### GOAL
Go through the data below and copy out each line that contains the word "distance".

[Excerpt from a dataset]
%%
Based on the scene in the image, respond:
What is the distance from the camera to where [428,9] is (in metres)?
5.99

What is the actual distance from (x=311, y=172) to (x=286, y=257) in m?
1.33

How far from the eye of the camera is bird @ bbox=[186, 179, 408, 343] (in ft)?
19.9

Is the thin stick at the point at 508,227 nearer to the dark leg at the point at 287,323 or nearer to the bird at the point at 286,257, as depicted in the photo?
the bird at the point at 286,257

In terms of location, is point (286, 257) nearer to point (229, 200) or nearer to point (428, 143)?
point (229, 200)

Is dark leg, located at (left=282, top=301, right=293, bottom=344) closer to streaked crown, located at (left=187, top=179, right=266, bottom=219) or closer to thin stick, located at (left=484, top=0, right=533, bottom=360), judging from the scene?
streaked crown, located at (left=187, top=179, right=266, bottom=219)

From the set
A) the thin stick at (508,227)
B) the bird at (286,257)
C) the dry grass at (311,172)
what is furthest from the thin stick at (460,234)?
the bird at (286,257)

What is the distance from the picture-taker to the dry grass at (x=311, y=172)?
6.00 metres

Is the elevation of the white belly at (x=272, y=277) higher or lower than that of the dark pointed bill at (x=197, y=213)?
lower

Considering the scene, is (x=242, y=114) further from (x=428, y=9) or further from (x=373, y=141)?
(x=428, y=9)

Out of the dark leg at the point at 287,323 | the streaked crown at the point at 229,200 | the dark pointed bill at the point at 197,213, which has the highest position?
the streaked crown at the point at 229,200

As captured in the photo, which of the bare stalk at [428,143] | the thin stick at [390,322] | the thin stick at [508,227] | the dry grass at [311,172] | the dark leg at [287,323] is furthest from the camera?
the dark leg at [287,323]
%%
%%
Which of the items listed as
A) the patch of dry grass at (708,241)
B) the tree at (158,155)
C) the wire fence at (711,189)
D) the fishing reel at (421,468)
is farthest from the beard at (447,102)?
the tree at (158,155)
%%
%%
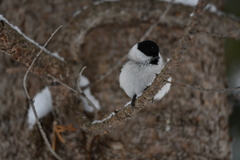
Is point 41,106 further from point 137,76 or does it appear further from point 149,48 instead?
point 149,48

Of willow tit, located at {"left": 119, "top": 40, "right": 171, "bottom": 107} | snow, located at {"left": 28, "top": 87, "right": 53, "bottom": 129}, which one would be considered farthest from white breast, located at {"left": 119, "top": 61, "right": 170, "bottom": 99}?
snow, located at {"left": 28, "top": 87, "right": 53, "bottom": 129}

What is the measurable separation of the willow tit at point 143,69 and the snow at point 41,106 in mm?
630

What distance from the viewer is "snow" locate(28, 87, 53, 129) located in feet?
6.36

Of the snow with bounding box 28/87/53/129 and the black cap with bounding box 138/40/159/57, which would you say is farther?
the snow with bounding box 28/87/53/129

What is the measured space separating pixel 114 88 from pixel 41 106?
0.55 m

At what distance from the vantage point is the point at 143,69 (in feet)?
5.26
%%
### FINAL ANSWER
What is the distance from the camera to where [428,9] is (in metres)?
What is the actual distance from (x=311, y=172) to (x=286, y=257) in m?
What is the distance from the picture-taker to the dry grass at (x=311, y=172)?
What distance from the viewer is "snow" locate(28, 87, 53, 129) located in feet?
At what distance from the vantage point is the point at 143,69 (in feet)?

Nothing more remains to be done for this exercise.